Mitochondrial DNA acts as potential promoter of the baculovirus RNA polymerase.

作者信息

Mans R M, Knebel-Mörsdorf D

机构信息

Institute of Genetics, University of Cologne, Germany.

出版信息

Biol Chem. 1999 May;380(5):579-83. doi: 10.1515/BC.1999.073.

Abstract

We have examined whether mitochondrial DNA could act as target of the RNA polymerase encoded by the baculovirus Autographa californica multicapsid nuclear polyhedrosis virus, because the baculovirus late promoters and the control region of host mitochondrial DNA show a high degree of sequence similarity.
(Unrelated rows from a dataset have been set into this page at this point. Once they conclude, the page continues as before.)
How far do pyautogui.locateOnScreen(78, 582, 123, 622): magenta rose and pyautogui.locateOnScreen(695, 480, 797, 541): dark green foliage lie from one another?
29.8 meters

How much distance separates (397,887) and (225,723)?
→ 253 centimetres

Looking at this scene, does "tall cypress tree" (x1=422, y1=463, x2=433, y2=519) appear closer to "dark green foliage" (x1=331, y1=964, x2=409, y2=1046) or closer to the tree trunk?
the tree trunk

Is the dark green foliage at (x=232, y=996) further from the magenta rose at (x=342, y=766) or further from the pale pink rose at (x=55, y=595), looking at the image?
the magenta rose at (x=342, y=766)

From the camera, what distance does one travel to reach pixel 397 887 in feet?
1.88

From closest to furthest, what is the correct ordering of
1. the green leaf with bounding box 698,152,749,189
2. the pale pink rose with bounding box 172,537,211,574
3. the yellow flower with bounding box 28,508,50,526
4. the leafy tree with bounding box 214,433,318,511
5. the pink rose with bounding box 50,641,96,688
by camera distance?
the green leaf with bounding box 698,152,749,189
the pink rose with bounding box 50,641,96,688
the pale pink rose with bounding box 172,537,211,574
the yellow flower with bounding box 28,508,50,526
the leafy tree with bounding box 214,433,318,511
In vitro transcription using mitochondrial DNA from Spodoptera frugiperda cells and nuclear extracts prepared from baculovirus infected cells demonstrates that mitochondrial DNA is recognized by the viral RNA polymerase. Transcriptional initiation occurs at TAAG sequences, although not all of the six TAAG motifs present in the mitochondrial DNA fragment are recognized. The TAAG motif in the control region served as weak transcriptional start site, but some of the TAAG motifs in the coding sequences of the adjacent tRNA and rRNA genes are recognized efficiently. The sequences flanking the TAAG motifs used as transcriptional start sites have a lower helix stability than the flanking sequences of the nonfunctional TAAG motifs. These results support the view that helix stability rather than sequence specificity is an important factor for recognition of TAAG motifs by the viral RNA polymerase.

摘要

我们研究了线粒体DNA是否可作为苜蓿银纹夜蛾多粒包埋核型多角体病毒编码的RNA聚合酶的作用靶点,因为杆状病毒晚期启动子与宿主线粒体DNA的控制区显示出高度的序列相似性。使用草地贪夜蛾细胞的线粒体DNA和杆状病毒感染细胞制备的核提取物进行体外转录,结果表明线粒体DNA可被病毒RNA聚合酶识别。转录起始于TAAG序列,尽管线粒体DNA片段中存在的六个TAAG基序并非全部被识别。控制区中的TAAG基序作为较弱的转录起始位点,但相邻tRNA和rRNA基因编码序列中的一些TAAG基序能被有效识别。用作转录起始位点的TAAG基序两侧的序列,其螺旋稳定性低于无功能TAAG基序两侧的序列。这些结果支持了这样一种观点,即螺旋稳定性而非序列特异性是病毒RNA聚合酶识别TAAG基序的重要因素。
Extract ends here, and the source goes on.